Pick up the Python test file for the differentially private multi-head attention adapter at its last line and keep writing it.

### Supplied passage:
□ □ □ □ □ □ □
#!/usr/bin/env python3
# Copyright (c) Facebook, Inc. and its affiliates. All Rights Reserved

import torch
import torch.nn as nn
from opacus.layers import DPMultiheadAttention

from .common import GradSampleHooks_test


class DPMultiheadAttentionAdapter(nn.Module):
    """
    Adapter for DPMultiHeadAttention.
    This module takes three inputs, but our testing tools need that the model is given a single
    tensor, and returns a single tensor in output.

    To adapt for this, we stack the three input tensors required (q, k, v) over the LAST dimension,
    because our testing tools need to handle the `batch_first` argument which will manipulate x
    over the first (and potentially second) dimension.
    """

    def __init__(self, *args, **kwargs):
        super().__init__()
        self.attn = DPMultiheadAttention(*args, **kwargs)

    def forward(self, x):
        q, k, v = x.unbind(-1)
        out, _attn_weights = self.attn(q, k, v)
        return out


class MultiHeadAttention_test(GradSampleHooks_test):
    def test_batch_second_no_extras_one_head(self):
        N, T, D, P = 32, 20, 8, 1
        attn = DPMultiheadAttentionAdapter(
            D,
            P,
            bias=False,
            add_bias_kv=False,
            add_zero_attn=False,
            dropout=0.0,
        )
        q = torch.randn([T, N, D])
        k = torch.randn([T, N, D])
        v = torch.randn([T, N, D])

        x = torch.stack((q, k, v), dim=-1)

        self.run_test(x, attn, batch_first=False)

    def test_batch_second_no_extras_two_heads(self):
        N, T, D, P = 32, 20, 8, 2
        attn = DPMultiheadAttentionAdapter(
            D,
            P,
            bias=False,
            add_bias_kv=False,
            add_zero_attn=False,
            dropout=0.0,
        )
        q = torch.randn([T, N, D])
        k = torch.randn([T, N, D])
        v = torch.randn([T, N, D])
        x = torch.stack((q, k, v), dim=-1)

        self.run_test(x, attn, batch_first=False)

    def test_batch_second_just_bias(self):
        N, T, D, P = 32, 20, 8, 1
        attn = DPMultiheadAttentionAdapter(
            D,
            P,
            bias=True,
            add_bias_kv=False,
            add_zero_attn=False,
            dropout=0.0,
        )
        q = torch.randn([T, N, D])
        k = torch.randn([T, N, D])
□ □ □ □ □ □ □
[Collected data]

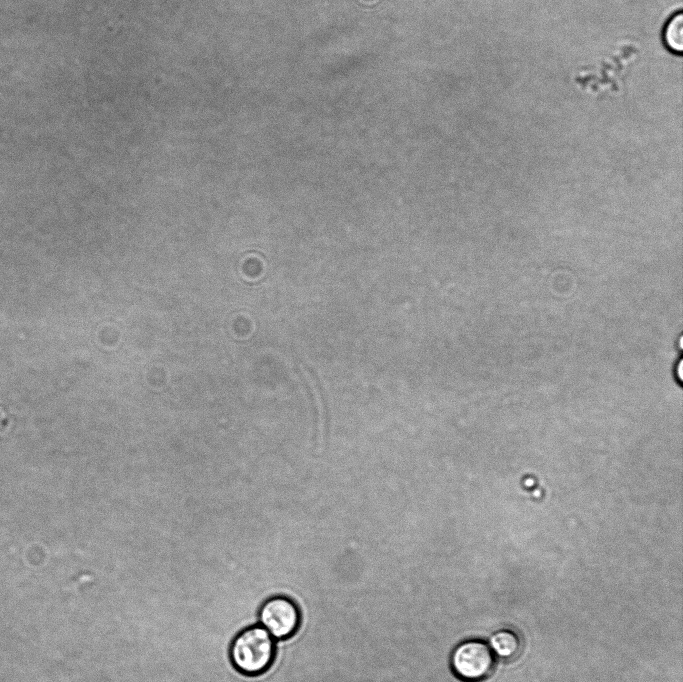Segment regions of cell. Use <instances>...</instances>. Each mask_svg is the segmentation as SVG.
<instances>
[{
	"label": "cell",
	"instance_id": "7a4b0ae2",
	"mask_svg": "<svg viewBox=\"0 0 683 682\" xmlns=\"http://www.w3.org/2000/svg\"><path fill=\"white\" fill-rule=\"evenodd\" d=\"M496 664V656L488 643L469 639L459 643L450 656V666L460 680L480 682L488 678Z\"/></svg>",
	"mask_w": 683,
	"mask_h": 682
},
{
	"label": "cell",
	"instance_id": "5b68a950",
	"mask_svg": "<svg viewBox=\"0 0 683 682\" xmlns=\"http://www.w3.org/2000/svg\"><path fill=\"white\" fill-rule=\"evenodd\" d=\"M663 41L672 53L680 55L683 51V15L679 11L674 14L665 24L663 29Z\"/></svg>",
	"mask_w": 683,
	"mask_h": 682
},
{
	"label": "cell",
	"instance_id": "277c9868",
	"mask_svg": "<svg viewBox=\"0 0 683 682\" xmlns=\"http://www.w3.org/2000/svg\"><path fill=\"white\" fill-rule=\"evenodd\" d=\"M489 646L495 656L510 660L520 653L521 640L516 632L510 629H502L490 637Z\"/></svg>",
	"mask_w": 683,
	"mask_h": 682
},
{
	"label": "cell",
	"instance_id": "6da1fadb",
	"mask_svg": "<svg viewBox=\"0 0 683 682\" xmlns=\"http://www.w3.org/2000/svg\"><path fill=\"white\" fill-rule=\"evenodd\" d=\"M276 653V640L261 625L241 631L230 646L233 666L242 674L256 676L266 672Z\"/></svg>",
	"mask_w": 683,
	"mask_h": 682
},
{
	"label": "cell",
	"instance_id": "3957f363",
	"mask_svg": "<svg viewBox=\"0 0 683 682\" xmlns=\"http://www.w3.org/2000/svg\"><path fill=\"white\" fill-rule=\"evenodd\" d=\"M258 619L260 625L275 640H285L297 632L301 622V615L298 605L292 599L283 595H277L267 599L261 605Z\"/></svg>",
	"mask_w": 683,
	"mask_h": 682
}]
</instances>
□ □ □ □ □ □ □
### Final result:
        v = torch.randn([T, N, D])
        x = torch.stack((q, k, v), dim=-1)

        self.run_test(x, attn, batch_first=False)

    def test_batch_second_just_bias_kv(self):
        N, T, D, P = 32, 20, 8, 1
        attn = DPMultiheadAttentionAdapter(
            D,
            P,
            bias=False,
            add_bias_kv=True,
            add_zero_attn=False,
            dropout=0.0,
        )
        q = torch.randn([T, N, D])
        k = torch.randn([T, N, D])
        v = torch.randn([T, N, D])
        x = torch.stack((q, k, v), dim=-1)

        self.run_test(x, attn, batch_first=False)

    def test_batch_second_just_zero_attn(self):
        N, T, D, P = 32, 20, 8, 1
        attn = DPMultiheadAttentionAdapter(
            D,
            P,
            bias=False,
            add_bias_kv=False,
            add_zero_attn=True,
            dropout=0.0,
        )
        q = torch.randn([T, N, D])
        k = torch.randn([T, N, D])
        v = torch.randn([T, N, D])
        x = torch.stack((q, k, v), dim=-1)

        self.run_test(x, attn, batch_first=False)

    def test_batch_second_Just_kdim_vdim(self):
        N, T, D, P = 32, 20, 8, 1
        attn = DPMultiheadAttentionAdapter(
            D,
            P,
            bias=False,
            add_bias_kv=False,
            add_zero_attn=False,
            dropout=0.0,
            kdim=D,
            vdim=D,
        )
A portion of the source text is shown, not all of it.